— Start of SUPPLIED INFORMATION —

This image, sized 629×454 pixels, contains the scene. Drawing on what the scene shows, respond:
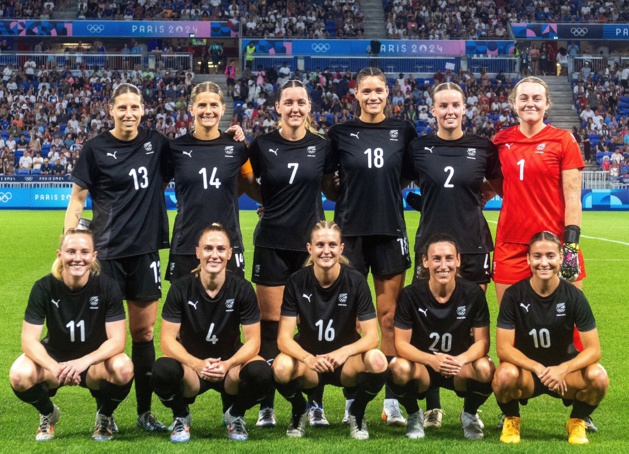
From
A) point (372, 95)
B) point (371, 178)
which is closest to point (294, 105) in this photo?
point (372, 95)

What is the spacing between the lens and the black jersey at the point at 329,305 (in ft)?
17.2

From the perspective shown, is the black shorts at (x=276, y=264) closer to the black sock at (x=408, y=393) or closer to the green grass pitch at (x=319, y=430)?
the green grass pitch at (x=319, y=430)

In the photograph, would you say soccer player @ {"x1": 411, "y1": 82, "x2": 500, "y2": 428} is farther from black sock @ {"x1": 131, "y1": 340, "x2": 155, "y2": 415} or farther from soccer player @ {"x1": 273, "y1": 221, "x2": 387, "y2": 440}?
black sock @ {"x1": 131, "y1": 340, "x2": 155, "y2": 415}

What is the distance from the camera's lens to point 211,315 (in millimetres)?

— End of SUPPLIED INFORMATION —

Copy out all of the items above word for word, leaving out the pictures.

This image, sized 629×454 pixels, contains the scene. Drawing on what the scene shows, respond:
From
A) point (372, 95)
B) point (371, 178)
which is closest to point (294, 105) in this photo?
point (372, 95)

What is the spacing between the lens and the black jersey at the point at 329,305 (in ft)?
17.2

From the perspective shown, is the black shorts at (x=276, y=264) closer to the black sock at (x=408, y=393) or closer to the green grass pitch at (x=319, y=430)?
the green grass pitch at (x=319, y=430)

In the photograph, would you say soccer player @ {"x1": 411, "y1": 82, "x2": 500, "y2": 428} is farther from black sock @ {"x1": 131, "y1": 340, "x2": 155, "y2": 415} or farther from soccer player @ {"x1": 273, "y1": 221, "x2": 387, "y2": 440}?
black sock @ {"x1": 131, "y1": 340, "x2": 155, "y2": 415}

What is the distance from the camera's lens to point 211,315 (in millimetres)?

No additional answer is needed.